By Rose O. Sherman, EdD, RN, NEA-BC, FAAN
There is much discussion today about the importance of both interprofessional practice and education. Healthcare quality is dependent on strong teamwork. We have good evidence to suggest that when this teamwork is not present, there is an impact on communication, quality, safety and staff satisfaction. The assumption is always, the more collaboration the better. New research by Morton Hansen in his book Great at Work, suggests that busting the silos with more task forces, committees and joint work does not always lead to better outcomes.
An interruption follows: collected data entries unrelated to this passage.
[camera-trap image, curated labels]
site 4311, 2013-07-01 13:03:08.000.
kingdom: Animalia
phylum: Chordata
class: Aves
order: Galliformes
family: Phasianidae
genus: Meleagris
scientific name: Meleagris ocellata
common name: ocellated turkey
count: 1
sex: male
In his research which involved a five-year global study of more than 5000 managers and employees (including healthcare) indicates that top performers are very selective about how and when they collaborate. He proposes that there are two extremes to collaboration – under-collaboration and over-collaboration. Neither is good, he contends from his work. Instead top performers seek what he describes as disciplined collaboration. They decide when it is important to collaborate and when not to. Collaborative efforts are generally more expensive and can often take more time to reach a solution. Hansen found a strong relationship between selective collaboration and performance. The best performers resist collaboration if there is no clear value in it. They never collaborate for collaboration’s sake.
He recommends that prior to collaborating, assess the business case for it. Both the benefits and the costs of collaboration need to be evaluated to determine if there is a solid return on investment for a particular initiative. This is the “why-do-it” case for every proposed collaboration. There should always be a compelling unifying goal if collaboration is to be successful. Without this, collaborative efforts often move off track. Too often in collaboration, he writes, the goal is the process/activities without clear examination as to whether there are tangible results. People pack their schedules with these collaborative meetings that lead no where.
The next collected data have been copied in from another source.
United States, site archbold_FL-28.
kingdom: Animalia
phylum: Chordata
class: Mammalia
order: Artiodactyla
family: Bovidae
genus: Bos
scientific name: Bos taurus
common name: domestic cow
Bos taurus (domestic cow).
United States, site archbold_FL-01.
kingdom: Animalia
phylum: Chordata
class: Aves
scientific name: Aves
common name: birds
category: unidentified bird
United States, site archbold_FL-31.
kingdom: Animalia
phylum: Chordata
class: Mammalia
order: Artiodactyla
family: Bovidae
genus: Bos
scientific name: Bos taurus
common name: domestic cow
Hansen offers some interesting arguments to our current approach to collaboration in healthcare, and in research with team science. We make the assumption that more collaboration is always better. The key to success many believe is to be more networked, coordinated and part of cross departmental teams. Yet, the goal of collaboration should not simply be collaboration. There has to be value-added because collaboration comes at a high cost. The secret is not to stop collaborating but make sure that it is disciplined and necessary.
References
Hansen, M.T. (2018). Great at Work: How Top Performers Do Less, Work Better and Achieve More. New York: Simon and Schuster.